選び方の基準はシンプルです。「決まった時間にみんなで取り組む文化があるか」がライブ型適性の分かれ目で、「各自バラバラに動きたい」傾向が強ければ動画型の比重を高める、と考えると判断しやすくなります。
ライブ型単独に頼らない──動画型・オンサイト型との併用設計
ライブ型を福利厚生として長く続けるには、ライブ型だけに頼らず、動画型やオンサイト型と組み合わせるハイブリッド運用が効果的です。ライブ型は時間が決まっている分、フィットネスのために業務を調整し続けるのは現実的ではないため、別の手段で日常の運動機会を確保することが鍵になります。
たとえば、月数回はライブ型で全社・部署単位の定期レッスンを行い、それ以外の日は各自が動画型で好きな時間にストレッチやヨガに取り組む、という運用です。さらに、社内イベントとして年に数回オンサイト型(インストラクター派遣)を組み込めば、対面ならではの一体感も得られます。ボディパレットでは、ライブ型を含むオンラインプログラム(1名月額550円・税込〜)とオンサイトセッション(50,000円〜/50分)を同一サービス内で提供しており、毎月の健康動態モニタリングで参加状況と健康状態を一元的に把握できます。
複数の形態を組み合わせることで、「移動ゼロの手軽さ」「習慣化のしやすさ」「対面の一体感」を場面に応じて使い分けられます。

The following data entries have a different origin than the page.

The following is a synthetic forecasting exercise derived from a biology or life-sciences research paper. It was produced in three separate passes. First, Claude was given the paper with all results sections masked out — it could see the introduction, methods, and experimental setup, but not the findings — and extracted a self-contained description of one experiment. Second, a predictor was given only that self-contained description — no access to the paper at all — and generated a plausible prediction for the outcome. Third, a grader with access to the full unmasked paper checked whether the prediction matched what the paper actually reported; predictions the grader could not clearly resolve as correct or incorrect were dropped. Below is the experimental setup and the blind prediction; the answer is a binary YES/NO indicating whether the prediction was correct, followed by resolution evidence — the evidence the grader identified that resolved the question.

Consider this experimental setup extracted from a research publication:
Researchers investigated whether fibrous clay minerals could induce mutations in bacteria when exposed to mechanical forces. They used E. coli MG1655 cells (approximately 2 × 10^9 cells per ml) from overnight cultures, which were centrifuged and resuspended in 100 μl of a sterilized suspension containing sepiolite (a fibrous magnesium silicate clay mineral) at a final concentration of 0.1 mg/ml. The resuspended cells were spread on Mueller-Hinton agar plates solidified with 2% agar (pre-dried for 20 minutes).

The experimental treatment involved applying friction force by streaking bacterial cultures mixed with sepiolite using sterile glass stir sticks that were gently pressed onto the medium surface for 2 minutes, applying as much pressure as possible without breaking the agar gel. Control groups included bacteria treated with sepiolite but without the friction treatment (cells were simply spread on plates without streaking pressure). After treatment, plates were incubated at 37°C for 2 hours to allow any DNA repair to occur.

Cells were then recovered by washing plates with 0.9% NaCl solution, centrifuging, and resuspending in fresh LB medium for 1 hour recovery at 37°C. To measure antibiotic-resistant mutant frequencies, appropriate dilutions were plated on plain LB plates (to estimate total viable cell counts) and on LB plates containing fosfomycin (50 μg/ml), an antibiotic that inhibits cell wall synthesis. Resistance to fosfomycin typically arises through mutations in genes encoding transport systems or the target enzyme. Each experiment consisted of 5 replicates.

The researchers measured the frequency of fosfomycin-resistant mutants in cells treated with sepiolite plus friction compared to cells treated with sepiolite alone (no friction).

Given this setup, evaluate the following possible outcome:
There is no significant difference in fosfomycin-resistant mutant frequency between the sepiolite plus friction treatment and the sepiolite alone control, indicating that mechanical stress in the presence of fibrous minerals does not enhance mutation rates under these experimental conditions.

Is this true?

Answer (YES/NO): NO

自社の業務形態やオフィス環境に合わせて、ライブ型をどの位置づけで使うかを設計することが、運動習慣の定着への近道です。
よくある質問(Q&A)
Q. オンラインフィットネスのライブ型と動画型(オンデマンド)はどちらが続けやすい?
A. 運動を習慣にしたい場合は、ライブ型の方が続けやすい傾向があります。開催時間が決まっていて予定に組み込みやすく、インストラクターや他の参加者とのやり取りが継続の後押しになるためです。一方、好きな時間に取り組みたい人には動画型が向いています。両者は対立するものではなく、ライブ型で習慣のリズムをつくり、動画型で日々の運動を補う併用が現実的です。ボディパレットでもこの併用運用に対応しています。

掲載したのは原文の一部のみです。